Tylko, że zastanawiam się o jakich zobowiązaniach mówimy? Te które są niepotrzebne narzuciliśmy sobie sami, tych które wydają się dość rozsądne niedługo nie będzie czym realizować.
Jeżeli pójdziemy na program minimum to dla MW wystarczy motorówka reprezentacyjan plus szybka łódź półsztywna dla Sekcji Działań Specjalnych.
Uczciwie oceniając Polska nie jest w stanie utrzymać floty większej niż 9-12 okrętów z grupy bojowych i 6-12 z grupy pomocniczych lub zabezpieczających. Problem tylko w tym, że oprócz 3 wszystkie trzeba dopiero wybudować, a na to kasy nie ma.
Onegdaj postulowałem łącznie 12 okrętów jako optimum, ale i tak nas na nie nie stać przy obecnym systemie finansowania budowy.

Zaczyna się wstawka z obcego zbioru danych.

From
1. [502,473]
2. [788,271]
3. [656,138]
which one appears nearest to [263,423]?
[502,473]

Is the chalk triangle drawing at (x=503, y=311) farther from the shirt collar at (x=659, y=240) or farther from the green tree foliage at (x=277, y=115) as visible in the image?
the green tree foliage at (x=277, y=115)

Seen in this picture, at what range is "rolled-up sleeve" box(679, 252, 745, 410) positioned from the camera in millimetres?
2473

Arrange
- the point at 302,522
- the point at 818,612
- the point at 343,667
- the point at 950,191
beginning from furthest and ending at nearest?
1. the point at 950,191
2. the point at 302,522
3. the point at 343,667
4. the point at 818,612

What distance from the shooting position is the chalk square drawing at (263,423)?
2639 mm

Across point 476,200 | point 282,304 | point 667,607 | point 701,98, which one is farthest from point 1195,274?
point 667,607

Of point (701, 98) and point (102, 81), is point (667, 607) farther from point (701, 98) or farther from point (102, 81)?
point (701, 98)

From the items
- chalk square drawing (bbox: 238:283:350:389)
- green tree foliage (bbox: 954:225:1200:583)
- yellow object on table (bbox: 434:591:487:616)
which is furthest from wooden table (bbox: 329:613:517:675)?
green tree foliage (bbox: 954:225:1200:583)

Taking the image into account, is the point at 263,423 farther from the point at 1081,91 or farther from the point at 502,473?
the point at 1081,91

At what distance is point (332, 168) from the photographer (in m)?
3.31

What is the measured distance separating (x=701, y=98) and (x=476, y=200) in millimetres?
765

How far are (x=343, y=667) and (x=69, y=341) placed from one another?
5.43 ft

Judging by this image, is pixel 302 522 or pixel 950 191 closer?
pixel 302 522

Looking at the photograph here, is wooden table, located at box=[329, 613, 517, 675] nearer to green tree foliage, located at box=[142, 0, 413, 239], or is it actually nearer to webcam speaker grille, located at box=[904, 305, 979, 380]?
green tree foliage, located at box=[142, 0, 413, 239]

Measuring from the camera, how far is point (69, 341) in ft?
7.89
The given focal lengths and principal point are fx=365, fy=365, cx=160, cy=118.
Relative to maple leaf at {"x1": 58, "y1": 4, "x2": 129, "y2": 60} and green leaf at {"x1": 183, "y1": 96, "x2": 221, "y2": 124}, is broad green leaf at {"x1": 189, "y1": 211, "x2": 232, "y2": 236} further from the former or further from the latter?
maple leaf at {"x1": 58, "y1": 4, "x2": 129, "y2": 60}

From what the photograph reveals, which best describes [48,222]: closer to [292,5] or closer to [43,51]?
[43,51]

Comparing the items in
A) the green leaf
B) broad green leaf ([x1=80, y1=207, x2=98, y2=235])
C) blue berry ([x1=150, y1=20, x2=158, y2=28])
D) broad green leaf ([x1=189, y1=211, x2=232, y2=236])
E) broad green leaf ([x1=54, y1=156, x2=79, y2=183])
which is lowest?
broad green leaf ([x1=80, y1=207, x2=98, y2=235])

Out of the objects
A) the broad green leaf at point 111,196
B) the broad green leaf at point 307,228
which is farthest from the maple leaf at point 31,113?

Wielu mądrych ludzi zajmuje się problemem identyfikacji przyszłych zagrożeń, ale problem jest taki, że prognozować można na kilka lat w przód, a okręty będą służyć 30 lub więcej. Zawsze istnieje ryzyko, że staną się mało przydatne w zmieniającej się rzeczywistości. Dlatego też możliwości modernizacyjne konstrukcji w zakresie wyposażenia bojowego są sprawą priorytetową dla hipotetycznych okrętów MW RP. I tu pojawia się problem. Im mniejsza platforma, tym mniejsze możliwości.
Przypominam, że sama platforma nie jest tak kosztowna, jak to co na nią się wrzuci. To tak dla przemyślenia przeciwnikom nieco większych okrętów.